テロリストのパラソル 藤原伊織(157)

テロリストのパラソル (講談社文庫)

テロリストのパラソル (講談社文庫)

「思うんだけど、われわれが相手にまわしていたのは、権力やスターリニストを超えたものだって気がしてきたんだ。いわゆる体制の問題じゃない。もちろん、イデオロギーですらない。それは、この世界の悪意なんだ。この世界が存在するための必要成分でさえある悪意。空気みたいにね。その得体の知れないものは、ぼくらがなにをやろうと無傷で生き残っている。これからも生き残っていくだろう。」

「そうさ。人間は陳腐への階段を降りていく運命にあるんだよ」

 アル中のバーテンが主人公。
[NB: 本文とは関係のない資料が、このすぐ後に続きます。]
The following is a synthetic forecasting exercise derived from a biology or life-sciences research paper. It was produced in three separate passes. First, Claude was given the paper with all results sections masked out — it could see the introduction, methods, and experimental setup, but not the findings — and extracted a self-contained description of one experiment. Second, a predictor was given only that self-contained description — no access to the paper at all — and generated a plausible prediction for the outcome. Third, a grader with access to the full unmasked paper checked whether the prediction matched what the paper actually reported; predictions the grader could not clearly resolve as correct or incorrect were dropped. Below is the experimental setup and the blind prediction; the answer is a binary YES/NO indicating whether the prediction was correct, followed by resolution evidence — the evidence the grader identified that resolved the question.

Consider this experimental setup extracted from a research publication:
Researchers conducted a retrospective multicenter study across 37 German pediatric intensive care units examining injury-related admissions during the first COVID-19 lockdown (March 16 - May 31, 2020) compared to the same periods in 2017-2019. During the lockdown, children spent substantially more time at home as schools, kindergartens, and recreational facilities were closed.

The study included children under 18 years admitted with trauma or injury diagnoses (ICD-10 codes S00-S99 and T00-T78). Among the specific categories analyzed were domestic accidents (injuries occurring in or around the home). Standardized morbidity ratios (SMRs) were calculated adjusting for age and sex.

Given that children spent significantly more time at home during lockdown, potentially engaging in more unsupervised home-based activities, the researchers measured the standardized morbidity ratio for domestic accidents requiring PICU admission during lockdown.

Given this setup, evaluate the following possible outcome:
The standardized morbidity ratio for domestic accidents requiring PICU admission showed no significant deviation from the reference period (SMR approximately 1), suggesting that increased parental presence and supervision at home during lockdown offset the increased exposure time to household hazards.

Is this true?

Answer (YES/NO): NO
東大生だった男はかつての全共闘闘争の終わりに、ふとした事故から友人の作った爆弾を爆発させて、指名手配の身になり、二十二年もの間、日陰に隠れるように暮らしていた。
 昼間の新宿中央公園で、いつものように安酒をあおっているとき、死傷者数十名にも及ぶ爆弾テロ事件に巻き込まれてしまう。運よく、無事だった主人公だが、事件現場に自分の指紋のついたボトルを置いてきたことに気付く……。
 というところから始まる話。ヤクザが絡み、大企業が絡み、大共闘時代の過去が絡み、様々な人物の思惑が入り乱れながら、最終的にかつての親友の元に辿り着くことになる。
 もう一度読んだ方がいいかもしれない。